Blagojevich threatens $1.5 billion in budget cuts

By Ryan Keith

SPRINGFIELD, Ill. – Gov. Rod Blagojevich laid out an ultimatum for his foes in the Illinois House Tuesday, threatening a staggering $1.5 billion in painful budget cuts unless they step in soon with money to stave off the slashing.

The cuts are aimed at repairing a budget the governor says has a $2 billion hole and cover a mix of new and existing spending.

Amtrak train subsidies, $150 million in school construction grants and a significant number of state employees are among the possible victims. There’s also hundreds of millions of dollars at stake for health care providers, social service agencies and colleges and universities.

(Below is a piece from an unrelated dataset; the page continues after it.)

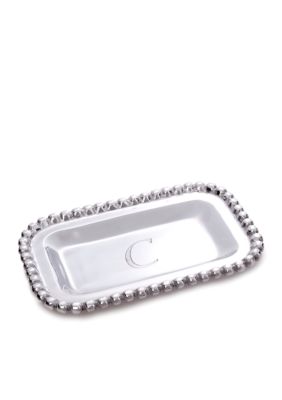 Biltmore&reg; For Your Home Big Bead Monogram Tray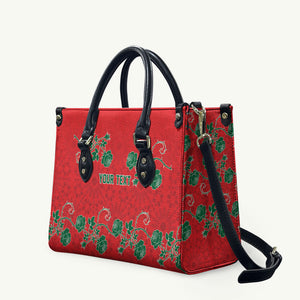 Custom Morocco Desert Rose Floral Leather Bag Africa Women’s Football Champion Series 2026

Blagojevich stopped short of ordering lawmakers back to work but stressed they could easily avoid the fiscal doomsday if the House returns by July 9 to approve three ideas: Creating a new $34 billion statewide construction program, borrowing to pay off pension debt and taking money out of state funds set aside for special purposes.

“This way is the best way. It’s up to the House,” Blagojevich said at a news conference at his Chicago office.

House Speaker Michael Madigan’s spokesman Steve Brown said there’s nothing new about Blagojevich pointing the finger of blame at the Madigan-led House. “He does that every day,” Brown said.

The measures Blagojevich wants passed are flawed, Brown said. “Are the defects corrected?” he asked.

House Republicans, whose support is critical to patch the hole, signaled they’re not on board the governor’s plan yet.

The announcement could signal more fighting between Blagojevich and lawmakers that has plagued the state Capitol since last year.

Democrats in the House and Senate approved a clearly unbalanced budget and left town May 31, eager to avoid a repeat of last year’s long overtime session and happy to let Blagojevich take the heat for messy cuts.

But now the governor is trying to put the onus back on the House and Madigan, his nemesis.

The Senate, led by Blagojevich ally Emil Jones, approved the revenue-generating ideas and the capital program before leaving town. The pension bond and fund sweeps ideas never came up for a vote in the House, and Madigan used a parliamentary maneuver to defeat the gambling expansion that funds the construction package.